TEXT UNDER STUDY ->
For the onsite heat-fusion connections, Goad credits his crew and his local Aquatherm representative at Trey Steigelman at Ferguson Enterprises.
“Trey from Ferguson was a superstar,” Goad says. “He did a great job of training our installation team; he worked day and night shifts making sure we had everything we needed.”
For the first two weeks of the project, the JRC Mechanical team worked 24-hours a day and then continued to work through the holidays, taking only Christmas day off.
Overall, the central utility plant project included installation of a pump skid built by Canariis consisting of three 250-horsepower chilled water pumps and three 50-horsepower condenser water pumps. Aquatherm supplied more than 700 feet of Blue Pipe SDR 17.6, with a 20-inch header on the chilled waterside and an 18-inch header off the condenser that feeds back to the cooling towers. Also included were the new chiller and cooling tower.
Other products key to the success of the project are York chillers, an EVAPCO cooling tower, Siemens variable-frequency drives, and Bell & Gossett pumps.
Building a project team
David Robichaud, director of design and capital construction at Old Dominion University, notes that the central utility plant project was an important one for the university.
“We have six housing buildings and a dining facility on this plant, and we’re about to put an athletic building, new chemistry building, and new 470-bed residence hall on it as well,” he explains. “So, not only was it an important project for the university, but it was also important that we get all those buildings up and running in such a short period.”
Robichaud adds that the university prides itself on building the right team for every project it undertakes.
“Everyone involved set us up for success,” he notes. “We mapped this project out very carefully; we have been very confident all along it would succeed.”
“The coordination between JRC Mechanical, Aquatherm, Ferguson, WM Jordan and ODU went really well,” Goad adds. “The staff at ODU was ecstatic about the system being up and running when they needed it to be.”
Goad was pleased to report that the system passed the pressure test with flying colors.
“There were no leaks whatsoever in any of the assemblies Aquatherm fabricated, and our guys didn’t have to take down and re-do any of their fusion connections,” he says. “We installed it, tested it and everything was good.”
Robichaud notes that the university is “still taking the system for a test drive,” but the plant and all the buildings that rely on it are functioning as intended.
“It gave us the upgrade we needed,” he explains. “Using Aquatherm shortened the time of the project to one we could live with.”
ODU Director of Operations and Maintenance John Hasher, CEM, adds that the manufacturer’s PP-R piping represents an easy system for facility managers and building operations personnel to live with day to day.
“On the maintenance side, the PP-R pipe significantly reduces or eliminates the problems corrosion and scaling can cause over the life of the building,” Hasher says. “In addition, the heat-fused connections are more reliable than the connection methods used to join traditional pipe. With iron or steel pipe, most leaks don’t come from the pipe itself; they come from the ‘human element’ of fabricating the system: the joints and welds. But with Aquatherm, the finished product is sealed tight and is significantly more durable than traditional piping systems.”
Hasher is happy to share his experiences with other end-users.
“When we come across things that work and are proven in the field, we should take the opportunity to let other people know about the product and its benefits,” he says. “We were all smarter together than we are individually.”
Robichaud adds that it’s likely the university will spec Aquatherm PP-R plastic piping as the campus continues to grow. But, for now, there was one more plus to complete this project during the winter break.
“The good news is we didn’t have to greet the returning students with bad news,” he says.

RECORDS SHOWN ->

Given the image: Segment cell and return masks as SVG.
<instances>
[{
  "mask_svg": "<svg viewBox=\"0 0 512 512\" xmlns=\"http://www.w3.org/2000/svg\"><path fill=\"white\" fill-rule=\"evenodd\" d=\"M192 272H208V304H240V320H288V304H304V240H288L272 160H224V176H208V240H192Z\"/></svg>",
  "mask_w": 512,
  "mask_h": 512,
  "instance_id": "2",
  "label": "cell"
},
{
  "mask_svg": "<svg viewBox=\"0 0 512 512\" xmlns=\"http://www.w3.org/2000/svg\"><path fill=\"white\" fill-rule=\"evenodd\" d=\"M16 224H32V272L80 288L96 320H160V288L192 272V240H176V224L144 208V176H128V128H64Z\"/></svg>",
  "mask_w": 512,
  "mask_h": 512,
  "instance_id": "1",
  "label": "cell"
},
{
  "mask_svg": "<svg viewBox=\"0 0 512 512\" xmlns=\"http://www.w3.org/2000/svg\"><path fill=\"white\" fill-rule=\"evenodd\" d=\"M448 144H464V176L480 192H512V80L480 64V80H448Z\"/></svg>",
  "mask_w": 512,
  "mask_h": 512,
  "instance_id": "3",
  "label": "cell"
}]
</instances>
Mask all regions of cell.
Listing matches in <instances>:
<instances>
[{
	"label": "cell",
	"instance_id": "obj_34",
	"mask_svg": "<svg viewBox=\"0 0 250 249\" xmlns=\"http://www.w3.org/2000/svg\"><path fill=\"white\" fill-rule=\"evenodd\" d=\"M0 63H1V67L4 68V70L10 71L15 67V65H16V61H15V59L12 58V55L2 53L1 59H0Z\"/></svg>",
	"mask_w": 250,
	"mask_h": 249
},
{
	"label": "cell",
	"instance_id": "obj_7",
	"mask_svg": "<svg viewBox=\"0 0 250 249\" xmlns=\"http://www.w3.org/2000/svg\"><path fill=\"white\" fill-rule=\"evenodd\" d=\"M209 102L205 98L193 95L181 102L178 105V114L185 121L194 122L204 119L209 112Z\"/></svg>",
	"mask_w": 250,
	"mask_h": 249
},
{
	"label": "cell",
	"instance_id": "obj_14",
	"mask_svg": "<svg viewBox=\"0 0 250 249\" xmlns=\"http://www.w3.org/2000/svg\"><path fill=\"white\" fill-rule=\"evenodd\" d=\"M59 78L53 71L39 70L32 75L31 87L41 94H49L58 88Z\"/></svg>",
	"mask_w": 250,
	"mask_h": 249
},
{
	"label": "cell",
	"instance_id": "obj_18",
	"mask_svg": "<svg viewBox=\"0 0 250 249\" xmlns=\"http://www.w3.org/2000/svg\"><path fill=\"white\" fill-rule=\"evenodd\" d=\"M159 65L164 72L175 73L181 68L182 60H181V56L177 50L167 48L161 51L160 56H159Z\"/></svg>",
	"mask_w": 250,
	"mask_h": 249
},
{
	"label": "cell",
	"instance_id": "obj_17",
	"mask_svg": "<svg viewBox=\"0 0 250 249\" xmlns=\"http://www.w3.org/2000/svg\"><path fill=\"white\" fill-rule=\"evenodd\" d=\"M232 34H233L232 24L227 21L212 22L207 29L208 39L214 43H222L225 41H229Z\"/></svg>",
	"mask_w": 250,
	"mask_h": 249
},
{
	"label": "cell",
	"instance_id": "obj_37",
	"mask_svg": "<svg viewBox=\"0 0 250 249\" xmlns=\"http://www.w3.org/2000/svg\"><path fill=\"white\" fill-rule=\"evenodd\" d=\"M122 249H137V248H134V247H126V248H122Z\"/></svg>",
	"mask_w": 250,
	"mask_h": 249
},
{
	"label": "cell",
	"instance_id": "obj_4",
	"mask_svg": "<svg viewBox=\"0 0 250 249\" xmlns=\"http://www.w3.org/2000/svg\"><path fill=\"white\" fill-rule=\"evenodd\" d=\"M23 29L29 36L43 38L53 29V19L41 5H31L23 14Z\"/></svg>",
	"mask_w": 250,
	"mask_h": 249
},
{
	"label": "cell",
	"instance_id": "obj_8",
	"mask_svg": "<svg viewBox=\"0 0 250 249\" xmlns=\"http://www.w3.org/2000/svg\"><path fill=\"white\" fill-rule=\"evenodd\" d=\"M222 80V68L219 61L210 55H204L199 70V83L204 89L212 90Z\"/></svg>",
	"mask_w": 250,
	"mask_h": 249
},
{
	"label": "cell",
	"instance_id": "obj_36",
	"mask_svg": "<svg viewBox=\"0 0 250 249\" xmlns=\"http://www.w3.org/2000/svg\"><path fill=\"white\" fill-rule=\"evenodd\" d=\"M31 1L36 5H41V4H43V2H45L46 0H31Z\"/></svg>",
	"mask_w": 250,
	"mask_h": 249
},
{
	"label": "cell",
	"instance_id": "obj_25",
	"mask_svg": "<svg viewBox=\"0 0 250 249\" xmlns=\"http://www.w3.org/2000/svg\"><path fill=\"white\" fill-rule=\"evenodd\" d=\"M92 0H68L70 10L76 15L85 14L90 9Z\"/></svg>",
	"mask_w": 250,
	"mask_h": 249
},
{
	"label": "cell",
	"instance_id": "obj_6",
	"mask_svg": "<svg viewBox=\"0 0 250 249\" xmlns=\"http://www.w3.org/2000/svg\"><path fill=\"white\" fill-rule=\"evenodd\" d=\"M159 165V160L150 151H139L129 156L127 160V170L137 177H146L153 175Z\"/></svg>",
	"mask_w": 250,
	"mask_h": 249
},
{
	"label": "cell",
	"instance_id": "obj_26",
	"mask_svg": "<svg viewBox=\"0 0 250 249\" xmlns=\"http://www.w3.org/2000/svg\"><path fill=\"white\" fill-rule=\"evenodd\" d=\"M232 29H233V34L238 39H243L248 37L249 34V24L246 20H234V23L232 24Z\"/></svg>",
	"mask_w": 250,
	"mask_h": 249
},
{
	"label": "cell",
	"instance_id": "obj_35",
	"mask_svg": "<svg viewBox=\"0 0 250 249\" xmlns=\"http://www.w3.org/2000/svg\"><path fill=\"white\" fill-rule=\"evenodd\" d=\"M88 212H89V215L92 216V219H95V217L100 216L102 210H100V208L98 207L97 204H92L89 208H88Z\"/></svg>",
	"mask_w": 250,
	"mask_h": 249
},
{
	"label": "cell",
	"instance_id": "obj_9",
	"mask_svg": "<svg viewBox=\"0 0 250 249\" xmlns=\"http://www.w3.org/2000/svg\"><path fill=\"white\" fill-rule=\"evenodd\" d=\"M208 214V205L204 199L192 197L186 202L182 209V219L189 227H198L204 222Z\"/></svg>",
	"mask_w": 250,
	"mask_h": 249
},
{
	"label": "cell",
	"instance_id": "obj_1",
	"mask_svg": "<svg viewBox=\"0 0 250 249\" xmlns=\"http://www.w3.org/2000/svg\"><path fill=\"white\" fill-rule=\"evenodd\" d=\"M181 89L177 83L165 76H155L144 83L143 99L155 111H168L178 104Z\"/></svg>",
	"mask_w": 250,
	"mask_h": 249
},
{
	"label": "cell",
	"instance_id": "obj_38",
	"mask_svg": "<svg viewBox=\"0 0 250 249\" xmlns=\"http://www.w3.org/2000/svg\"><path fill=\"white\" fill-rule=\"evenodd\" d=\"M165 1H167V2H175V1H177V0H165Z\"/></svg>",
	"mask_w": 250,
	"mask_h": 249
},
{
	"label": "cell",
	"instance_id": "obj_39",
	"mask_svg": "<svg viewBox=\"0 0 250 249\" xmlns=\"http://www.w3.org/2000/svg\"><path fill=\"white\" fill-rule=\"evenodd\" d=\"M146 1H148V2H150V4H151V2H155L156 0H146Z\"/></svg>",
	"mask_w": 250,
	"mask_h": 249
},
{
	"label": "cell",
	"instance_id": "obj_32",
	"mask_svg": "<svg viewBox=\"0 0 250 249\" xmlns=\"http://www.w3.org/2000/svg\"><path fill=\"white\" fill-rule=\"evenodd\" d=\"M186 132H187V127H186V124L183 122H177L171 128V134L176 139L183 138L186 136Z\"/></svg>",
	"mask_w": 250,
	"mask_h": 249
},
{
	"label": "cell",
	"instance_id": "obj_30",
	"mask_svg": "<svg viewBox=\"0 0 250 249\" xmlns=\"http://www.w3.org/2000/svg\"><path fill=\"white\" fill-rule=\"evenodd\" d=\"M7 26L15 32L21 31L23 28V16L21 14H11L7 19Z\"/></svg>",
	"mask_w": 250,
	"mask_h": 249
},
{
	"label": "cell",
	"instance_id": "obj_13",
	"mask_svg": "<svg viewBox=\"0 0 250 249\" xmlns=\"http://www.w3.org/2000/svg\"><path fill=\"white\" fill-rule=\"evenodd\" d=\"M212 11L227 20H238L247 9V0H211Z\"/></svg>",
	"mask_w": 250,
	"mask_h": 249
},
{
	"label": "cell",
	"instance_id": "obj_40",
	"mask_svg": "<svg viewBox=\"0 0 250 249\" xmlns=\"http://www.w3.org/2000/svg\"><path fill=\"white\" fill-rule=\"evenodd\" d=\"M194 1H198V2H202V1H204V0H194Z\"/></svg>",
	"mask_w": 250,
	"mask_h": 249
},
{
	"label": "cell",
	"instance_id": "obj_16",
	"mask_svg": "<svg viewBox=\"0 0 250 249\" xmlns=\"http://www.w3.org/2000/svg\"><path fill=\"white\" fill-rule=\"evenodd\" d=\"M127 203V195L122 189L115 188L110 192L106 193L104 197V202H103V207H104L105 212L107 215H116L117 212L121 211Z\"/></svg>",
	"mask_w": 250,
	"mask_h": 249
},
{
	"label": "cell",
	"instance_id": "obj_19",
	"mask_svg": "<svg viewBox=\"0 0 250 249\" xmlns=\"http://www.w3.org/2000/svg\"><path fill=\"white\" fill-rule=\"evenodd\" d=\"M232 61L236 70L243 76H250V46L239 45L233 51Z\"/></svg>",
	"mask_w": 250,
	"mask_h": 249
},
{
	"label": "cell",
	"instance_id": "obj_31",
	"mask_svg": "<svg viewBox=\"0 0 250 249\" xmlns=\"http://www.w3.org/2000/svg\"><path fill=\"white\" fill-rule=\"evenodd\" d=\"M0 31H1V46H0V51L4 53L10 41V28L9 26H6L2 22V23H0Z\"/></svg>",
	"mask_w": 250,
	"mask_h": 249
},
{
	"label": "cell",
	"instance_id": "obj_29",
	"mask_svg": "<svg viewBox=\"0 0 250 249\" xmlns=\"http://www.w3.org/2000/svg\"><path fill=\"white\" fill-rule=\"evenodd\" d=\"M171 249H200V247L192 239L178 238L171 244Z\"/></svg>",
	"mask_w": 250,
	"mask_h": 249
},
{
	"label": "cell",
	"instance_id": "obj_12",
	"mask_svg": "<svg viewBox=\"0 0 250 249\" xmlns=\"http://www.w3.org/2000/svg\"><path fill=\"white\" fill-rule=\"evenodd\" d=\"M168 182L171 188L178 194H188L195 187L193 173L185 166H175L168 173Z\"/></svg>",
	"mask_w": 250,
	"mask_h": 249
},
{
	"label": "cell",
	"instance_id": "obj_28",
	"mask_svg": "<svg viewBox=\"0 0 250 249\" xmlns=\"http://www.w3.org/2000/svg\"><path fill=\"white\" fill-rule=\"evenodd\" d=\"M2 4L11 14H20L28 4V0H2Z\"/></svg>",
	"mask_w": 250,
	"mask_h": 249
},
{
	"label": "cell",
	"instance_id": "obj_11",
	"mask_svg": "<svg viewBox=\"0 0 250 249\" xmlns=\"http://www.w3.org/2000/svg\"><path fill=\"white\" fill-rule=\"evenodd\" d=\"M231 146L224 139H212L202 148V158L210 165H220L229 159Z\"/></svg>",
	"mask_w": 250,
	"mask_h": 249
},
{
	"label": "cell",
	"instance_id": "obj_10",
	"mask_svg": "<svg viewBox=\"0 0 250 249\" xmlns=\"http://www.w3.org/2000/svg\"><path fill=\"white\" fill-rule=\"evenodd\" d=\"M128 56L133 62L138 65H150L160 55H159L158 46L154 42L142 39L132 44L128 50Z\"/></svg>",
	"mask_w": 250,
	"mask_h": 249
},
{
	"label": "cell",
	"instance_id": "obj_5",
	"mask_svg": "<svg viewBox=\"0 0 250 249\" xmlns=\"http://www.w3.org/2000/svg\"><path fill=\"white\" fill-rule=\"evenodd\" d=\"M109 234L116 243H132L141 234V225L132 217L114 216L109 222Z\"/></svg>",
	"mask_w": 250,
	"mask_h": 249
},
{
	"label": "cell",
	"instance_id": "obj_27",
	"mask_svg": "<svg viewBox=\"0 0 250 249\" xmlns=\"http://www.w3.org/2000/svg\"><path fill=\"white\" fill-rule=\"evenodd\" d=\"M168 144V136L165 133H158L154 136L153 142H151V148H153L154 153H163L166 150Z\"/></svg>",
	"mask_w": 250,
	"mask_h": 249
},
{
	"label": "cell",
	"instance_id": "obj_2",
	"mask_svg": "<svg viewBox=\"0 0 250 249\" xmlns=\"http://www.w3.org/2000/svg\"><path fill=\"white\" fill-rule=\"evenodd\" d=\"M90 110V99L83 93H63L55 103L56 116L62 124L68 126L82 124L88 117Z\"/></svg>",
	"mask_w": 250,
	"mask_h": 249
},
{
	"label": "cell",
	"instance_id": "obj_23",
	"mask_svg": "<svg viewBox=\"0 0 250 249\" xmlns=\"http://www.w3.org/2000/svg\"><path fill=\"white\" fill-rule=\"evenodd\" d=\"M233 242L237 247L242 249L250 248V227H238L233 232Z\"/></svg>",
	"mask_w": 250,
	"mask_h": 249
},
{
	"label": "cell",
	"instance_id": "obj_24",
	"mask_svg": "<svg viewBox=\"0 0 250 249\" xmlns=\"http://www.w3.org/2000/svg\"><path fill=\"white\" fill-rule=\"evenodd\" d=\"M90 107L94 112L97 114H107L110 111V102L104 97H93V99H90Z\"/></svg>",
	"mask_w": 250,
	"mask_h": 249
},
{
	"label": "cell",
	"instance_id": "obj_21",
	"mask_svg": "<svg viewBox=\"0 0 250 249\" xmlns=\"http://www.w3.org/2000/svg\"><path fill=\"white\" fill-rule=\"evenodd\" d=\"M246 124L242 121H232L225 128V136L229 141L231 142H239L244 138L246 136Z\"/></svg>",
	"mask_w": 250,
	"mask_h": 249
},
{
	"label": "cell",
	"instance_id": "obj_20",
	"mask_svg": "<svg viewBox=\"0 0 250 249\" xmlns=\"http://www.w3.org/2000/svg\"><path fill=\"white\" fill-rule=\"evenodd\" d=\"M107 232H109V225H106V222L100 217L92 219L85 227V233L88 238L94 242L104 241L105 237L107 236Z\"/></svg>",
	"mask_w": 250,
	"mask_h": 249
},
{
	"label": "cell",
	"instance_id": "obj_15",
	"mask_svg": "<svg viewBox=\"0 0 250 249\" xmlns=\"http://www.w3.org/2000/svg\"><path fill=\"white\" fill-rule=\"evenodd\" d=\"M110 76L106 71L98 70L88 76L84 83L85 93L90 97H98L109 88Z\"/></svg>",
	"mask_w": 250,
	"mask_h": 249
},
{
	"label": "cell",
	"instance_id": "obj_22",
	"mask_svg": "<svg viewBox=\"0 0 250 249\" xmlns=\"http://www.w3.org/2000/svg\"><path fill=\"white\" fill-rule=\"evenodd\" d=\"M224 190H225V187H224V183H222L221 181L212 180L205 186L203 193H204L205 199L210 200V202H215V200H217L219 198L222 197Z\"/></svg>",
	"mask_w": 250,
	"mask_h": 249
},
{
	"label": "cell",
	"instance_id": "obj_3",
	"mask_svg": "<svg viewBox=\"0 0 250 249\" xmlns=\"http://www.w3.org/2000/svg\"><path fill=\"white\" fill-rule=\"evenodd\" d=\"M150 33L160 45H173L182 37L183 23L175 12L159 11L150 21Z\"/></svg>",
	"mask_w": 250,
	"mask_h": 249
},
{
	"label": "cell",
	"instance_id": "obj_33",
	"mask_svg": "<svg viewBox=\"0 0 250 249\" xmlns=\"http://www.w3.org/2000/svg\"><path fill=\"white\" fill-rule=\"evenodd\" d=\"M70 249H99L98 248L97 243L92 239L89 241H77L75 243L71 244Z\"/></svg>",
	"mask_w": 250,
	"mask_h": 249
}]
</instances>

WORK REQUEST -> Please extract the passage from the article on the Old Dominion University central utility plant starting with "Overall, the central" and going on through "Bell & Gossett pumps.", copying it word for word.

EXERCISE RESULT ->
Overall, the central utility plant project included installation of a pump skid built by Canariis consisting of three 250-horsepower chilled water pumps and three 50-horsepower condenser water pumps. Aquatherm supplied more than 700 feet of Blue Pipe SDR 17.6, with a 20-inch header on the chilled waterside and an 18-inch header off the condenser that feeds back to the cooling towers. Also included were the new chiller and cooling tower.
Other products key to the success of the project are York chillers, an EVAPCO cooling tower, Siemens variable-frequency drives, and Bell & Gossett pumps.